Марина сидела на полу, разглядывала сокровище. Конверт, надписанный перьевой фиолетовой ручкой, на адрес мастерской, прицепился внутри к крышке, не сразу заметила.
Острый почерк… На штемпеле — дата ее рождения. Странное совпадение.
Полгода как Дмитрий обосновался в мастерской. Комнатушка на последнем этаже жилого дома в Чебоксарах казалась раем, хоть и без центрального отопления. Но рай и таким бывает — когда сбежишь из глуши-деревни, из-под надзора матери, вечно всем недовольной, и особенно тем, что денег в дом не носишь. Открываешь холодильник, и раздается вопль: «А ты туда что-то клал, чтобы брать?» Иной раз и не кормила. Или так — шарахнет на стол тарелку: «Жри, Пикассо!» Работал кое-где кое-как, денег хватало только на краски и холсты.
Под давлением матери попросился на свежевыстроенный Чебоксарский хлопчатобумажный комбинат художником. Глупая идея — он по текстилю специалистом не был. Оформлять не хотели, но начальник отдела кадров поинтересовался: «Портреты умеете рисовать?» У начальника была большая семья, вся неопортреченная. Он-то спустя год и выхлопотал мастерскую, рай.
Тут, летом плавясь от жары, а зимой окопавшись возле обогревателя, Дмитрий писал. Он сошелся с Храпуновым, школьным учителем рисования, на славу великого живописца не притязавшим и не создававшим конкуренции. Более того, Храпунов подавал идеи, иногда безумные, но тем и интересные. Так, завидев в мастерской среди портретов, натюрмортов и пейзажей футуристическую картину, он выволок ее к свету, повторяя: «Наконец! Наконец-то!» По его разумению, черная луна на красном фоне и странные мрачные здания с кривыми окнами были как раз тем «искусством», которое «должно открыть многие двери». «Да я просто так нарисовал, — отмахивался Дмитрий. — Было настроение». Храпунов кипятился: «Ты дурак! Это твой шанс! Пейзажи любой выпускник художки малюет, а это — самовыражение!» Полтора года назад, зимой 1967-го, докатилась от Москвы до Чебоксар история с выставкой художников-нонконформистов, не продержавшейся и дня, но замеченной публикой. За январское воскресенье около двух тысяч человек увидели картины неформалов. У Храпунова в столице жил дальний родственник, который был знаком с типом, вхожим в дом к Оскару Рабину, участнику скандального вернисажа 1967-го. Идея Храпунова была такова: нарисовать с десяток футуристических картин, сделать с них фотоснимки — чтобы холсты не тащить — и отправиться в Москву, к Рабину.
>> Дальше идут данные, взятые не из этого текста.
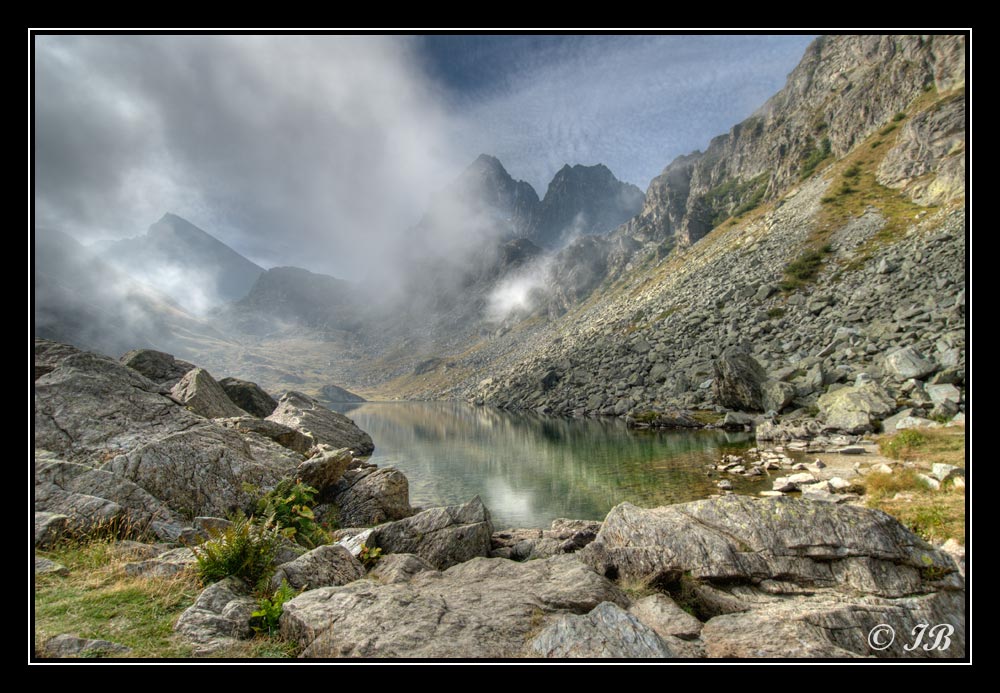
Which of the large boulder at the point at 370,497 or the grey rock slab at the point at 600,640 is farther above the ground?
the grey rock slab at the point at 600,640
Посмотреть, что он скажет. Хорошо бы в их Лианозовскую группу войти. А там, глядишь, выставки, горькая слава бунтующего против системы артиста… «Вылет с комбината», — продолжил Дмитрий. «Тебе что важнее — зад начальника отдела кадров малевать или признание?!» «Мастерскую отберут», — задумчиво произнес Дмитрий. Но уже знал — в Москву поедет. Потому что Рабина знают, а его нет. А он лучше Рабина. Надо только собраться и еще картин нарисовать. Нонконформистских.
Вся жизнь его в тот день полетела под откос.
Оскар Рабин оказался худым приветливым человеком с бритой головой и в больших круглых очках. Дмитрий стеснялся, пил чай, отказавшись от вина, разглядывал столетний иконостас два с половиной метра в высоту. Тоже — рай. Сюда, в трехкомнатную квартиру на «Преображенке», семейство Рабина перебралось из лианозовского барака, где ютилось в комнате настолько сырой, что обувь покрывалась плесенью: барак когда-то строили для заключенных — прямо на земле, без фундамента. Слушая Рабина, Дмитрий подумал, что ему тоже недурно бы какие-нибудь мытарства пережить, для «биографии». Хотя мать-самодурка, холодная мастерская, провинциальная жизнь, работа на комбинате — все это не сахар.